Last year was a record year for Czech tourism, with over 6.4 million tourists visiting the Czech Republic. So far this year, visitor figures have been down by ten percent on last, prompting speculation that tourism in the Czech Republic has reached its peak. But Tomio Okamura, spokesperson for the Association of Czech Travel Agencies, has a different view. He believes that the potential for tourism here has been left largely unrealised, and last week launched a blistering attack on those who, he said, were watching Czech visitor numbers fall and doing nothing about it. Rosie Johnston has the story:
You wouldn't think it trying to elbow your way through the hundreds of tour-groups that fill central Prague at the moment, but visitor numbers to the Czech capital are in fact down on last year, by a remarkable ten percent. Yesterday, Tomio Okamura, who is responsible for bringing tens of thousands of Japanese tourists to the Czech Republic every year, issued a warning that this trend would continue if Czechs did not pull their socks up.
"The current situation is not so good. The main reason is that most people who might potentially visit the Czech Republic have already visited. The big question is how to get these people coming back for a second visit.
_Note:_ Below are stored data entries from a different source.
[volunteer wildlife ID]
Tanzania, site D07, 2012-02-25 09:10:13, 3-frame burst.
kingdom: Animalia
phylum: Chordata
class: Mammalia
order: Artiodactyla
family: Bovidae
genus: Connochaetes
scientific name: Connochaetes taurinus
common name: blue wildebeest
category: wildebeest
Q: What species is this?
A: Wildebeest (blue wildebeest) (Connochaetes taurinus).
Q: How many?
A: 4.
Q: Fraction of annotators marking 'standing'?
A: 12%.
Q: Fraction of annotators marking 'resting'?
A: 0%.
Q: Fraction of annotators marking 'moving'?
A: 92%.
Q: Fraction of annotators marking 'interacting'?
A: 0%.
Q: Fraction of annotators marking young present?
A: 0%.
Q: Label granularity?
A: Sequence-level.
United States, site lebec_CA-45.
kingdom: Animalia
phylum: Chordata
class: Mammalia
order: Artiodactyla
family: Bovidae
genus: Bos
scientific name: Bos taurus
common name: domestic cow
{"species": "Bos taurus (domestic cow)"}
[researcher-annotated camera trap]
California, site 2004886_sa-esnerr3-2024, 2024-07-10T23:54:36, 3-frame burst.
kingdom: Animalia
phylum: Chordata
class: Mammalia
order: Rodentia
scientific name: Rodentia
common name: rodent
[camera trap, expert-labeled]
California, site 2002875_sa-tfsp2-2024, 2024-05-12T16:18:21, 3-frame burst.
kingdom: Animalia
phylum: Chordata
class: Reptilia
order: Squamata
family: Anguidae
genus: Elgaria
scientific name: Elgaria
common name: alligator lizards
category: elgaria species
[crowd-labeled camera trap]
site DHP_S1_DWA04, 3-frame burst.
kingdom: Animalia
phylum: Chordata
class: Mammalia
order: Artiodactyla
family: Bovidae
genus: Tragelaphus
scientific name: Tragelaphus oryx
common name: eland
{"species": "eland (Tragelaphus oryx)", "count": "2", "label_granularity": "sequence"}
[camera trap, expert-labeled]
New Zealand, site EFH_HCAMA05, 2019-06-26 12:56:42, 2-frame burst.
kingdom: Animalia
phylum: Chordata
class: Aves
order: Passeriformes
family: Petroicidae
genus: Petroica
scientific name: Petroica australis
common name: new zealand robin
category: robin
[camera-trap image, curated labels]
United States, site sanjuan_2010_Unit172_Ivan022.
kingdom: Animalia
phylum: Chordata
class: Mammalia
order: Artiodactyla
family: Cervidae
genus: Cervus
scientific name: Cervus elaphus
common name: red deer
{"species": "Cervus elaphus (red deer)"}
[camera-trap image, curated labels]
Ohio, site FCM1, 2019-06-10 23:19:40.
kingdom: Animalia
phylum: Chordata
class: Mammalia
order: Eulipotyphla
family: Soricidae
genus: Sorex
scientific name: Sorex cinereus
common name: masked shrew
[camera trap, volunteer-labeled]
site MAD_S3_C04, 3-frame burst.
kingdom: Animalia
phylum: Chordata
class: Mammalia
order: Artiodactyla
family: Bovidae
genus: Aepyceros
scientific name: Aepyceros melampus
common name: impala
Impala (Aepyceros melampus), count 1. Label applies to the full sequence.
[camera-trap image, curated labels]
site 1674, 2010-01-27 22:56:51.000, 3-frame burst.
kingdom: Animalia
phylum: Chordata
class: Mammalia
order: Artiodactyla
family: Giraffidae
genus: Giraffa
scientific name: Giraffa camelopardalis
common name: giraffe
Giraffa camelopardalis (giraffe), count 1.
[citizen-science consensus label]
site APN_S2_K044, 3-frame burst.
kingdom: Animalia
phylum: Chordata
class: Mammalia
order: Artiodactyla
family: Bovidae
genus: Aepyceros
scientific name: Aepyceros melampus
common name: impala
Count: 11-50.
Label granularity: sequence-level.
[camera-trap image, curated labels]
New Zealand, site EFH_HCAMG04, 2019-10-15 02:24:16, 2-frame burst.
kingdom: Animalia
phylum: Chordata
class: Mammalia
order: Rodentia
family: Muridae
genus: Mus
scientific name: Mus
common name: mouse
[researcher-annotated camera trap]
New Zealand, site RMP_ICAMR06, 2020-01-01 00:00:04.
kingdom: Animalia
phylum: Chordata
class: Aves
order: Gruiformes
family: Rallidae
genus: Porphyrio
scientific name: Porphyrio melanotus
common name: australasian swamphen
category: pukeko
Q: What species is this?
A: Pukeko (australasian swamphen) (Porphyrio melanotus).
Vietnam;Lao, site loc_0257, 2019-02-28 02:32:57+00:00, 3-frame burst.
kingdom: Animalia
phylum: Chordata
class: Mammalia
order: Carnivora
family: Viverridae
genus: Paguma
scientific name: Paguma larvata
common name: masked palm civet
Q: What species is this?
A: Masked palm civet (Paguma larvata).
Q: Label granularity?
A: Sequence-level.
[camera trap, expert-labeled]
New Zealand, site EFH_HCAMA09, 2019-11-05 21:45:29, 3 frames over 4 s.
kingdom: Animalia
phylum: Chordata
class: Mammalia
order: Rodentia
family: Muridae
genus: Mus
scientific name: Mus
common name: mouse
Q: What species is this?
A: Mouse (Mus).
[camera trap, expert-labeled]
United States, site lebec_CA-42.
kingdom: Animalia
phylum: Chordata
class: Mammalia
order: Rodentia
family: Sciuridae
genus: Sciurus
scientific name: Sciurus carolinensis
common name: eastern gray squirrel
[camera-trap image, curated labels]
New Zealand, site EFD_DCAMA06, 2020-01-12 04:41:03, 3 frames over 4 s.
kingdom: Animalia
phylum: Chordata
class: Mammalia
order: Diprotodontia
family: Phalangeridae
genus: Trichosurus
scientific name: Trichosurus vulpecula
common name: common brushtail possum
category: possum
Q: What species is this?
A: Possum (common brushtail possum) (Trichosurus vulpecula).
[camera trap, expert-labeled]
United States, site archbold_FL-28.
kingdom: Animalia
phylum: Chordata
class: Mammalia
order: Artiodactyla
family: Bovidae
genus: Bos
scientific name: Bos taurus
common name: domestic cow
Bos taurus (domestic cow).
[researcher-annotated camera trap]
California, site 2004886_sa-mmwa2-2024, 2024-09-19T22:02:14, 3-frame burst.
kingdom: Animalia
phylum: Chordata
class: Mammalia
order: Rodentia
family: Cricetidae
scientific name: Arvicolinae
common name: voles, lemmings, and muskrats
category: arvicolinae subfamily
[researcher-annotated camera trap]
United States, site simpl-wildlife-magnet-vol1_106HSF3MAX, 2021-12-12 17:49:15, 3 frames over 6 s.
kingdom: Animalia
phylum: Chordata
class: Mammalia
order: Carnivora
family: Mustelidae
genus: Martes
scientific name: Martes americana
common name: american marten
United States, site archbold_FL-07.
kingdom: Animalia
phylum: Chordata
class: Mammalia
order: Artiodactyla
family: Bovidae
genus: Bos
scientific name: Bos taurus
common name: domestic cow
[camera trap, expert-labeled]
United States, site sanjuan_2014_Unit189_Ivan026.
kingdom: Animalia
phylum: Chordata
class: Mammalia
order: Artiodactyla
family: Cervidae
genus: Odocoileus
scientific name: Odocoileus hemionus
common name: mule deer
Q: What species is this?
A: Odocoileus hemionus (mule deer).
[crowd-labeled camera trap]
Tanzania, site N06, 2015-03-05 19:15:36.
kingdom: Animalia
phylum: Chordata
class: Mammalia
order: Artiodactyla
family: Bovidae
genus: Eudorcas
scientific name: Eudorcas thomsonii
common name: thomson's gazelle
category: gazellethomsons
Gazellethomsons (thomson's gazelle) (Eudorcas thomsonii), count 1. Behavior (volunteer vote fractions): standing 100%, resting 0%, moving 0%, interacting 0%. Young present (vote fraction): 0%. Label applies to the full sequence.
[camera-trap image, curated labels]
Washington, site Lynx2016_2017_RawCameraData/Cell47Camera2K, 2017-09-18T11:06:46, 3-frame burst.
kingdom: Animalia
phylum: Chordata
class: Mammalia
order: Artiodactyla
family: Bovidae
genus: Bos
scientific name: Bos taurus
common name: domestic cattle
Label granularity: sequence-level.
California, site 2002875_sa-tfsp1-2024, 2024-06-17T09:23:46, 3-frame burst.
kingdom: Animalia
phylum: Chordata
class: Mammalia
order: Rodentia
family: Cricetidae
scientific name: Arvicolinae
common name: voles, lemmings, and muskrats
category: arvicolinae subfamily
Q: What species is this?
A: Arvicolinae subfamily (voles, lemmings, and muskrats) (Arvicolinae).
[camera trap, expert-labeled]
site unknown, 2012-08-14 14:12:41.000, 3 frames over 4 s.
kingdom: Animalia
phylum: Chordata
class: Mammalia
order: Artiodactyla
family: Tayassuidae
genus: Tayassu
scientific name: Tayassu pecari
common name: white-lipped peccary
We have stiff competition from Austria, which doesn't have the problems that the Czech Republic has with pick-pockets, and with bad behaviour."
The "bad behaviour" tourists complain about most often takes the form of those dastardly pick-pockets and rogue taxi drivers. Okamura says that the Czech government has known about these problems for a long time, and still it pour its money into administration, rather than tackling these problems on the ground.
What's more, tourists are turning away from the Czech Republic, because they no longer perceive it as a cheap place to go. But, according to Okamura, it need not be all doom and gloom. Most visitors only ever visit Prague on a trip to the Czech Republic, and if the rest of the country were to develop different sorts of tourism to attract visitors elsewhere, then this might well pull visitor numbers up. But again there's a catch:
"There is a total shortage of big international hotels in the Czech Republic's historical towns and countryside. And so we have the very problematic situation of local businessmen not wanting to build new hotels because there are no tourists, but travel agencies are unable to send their tourists there because there are no big hotels. And so it is necessary to give some incentives."
Czech Tourism (who promote the Czech Republic as a place to visit) respond that they have been doing all they can with the money that they have. According to them, they have spent 98% of the 238 million crowns they were given by the EU to attract foreign visitors Czech-wards. Their budget has gone on targeted advertising campaigns, with posters saying "Mozart visited Prague 5 times, what about you?" in Austria, and "The Czech Republic: A sea of possibilities in the heart of Europe" featuring on Italian billboards.
Another big initiative has been encouraging Czechs to holiday in their own country, and this seems to have been bearing fruit. With 57% of Czechs packing their suitcases and heading somewhere else in the republic on holiday, maybe they know something that we don't?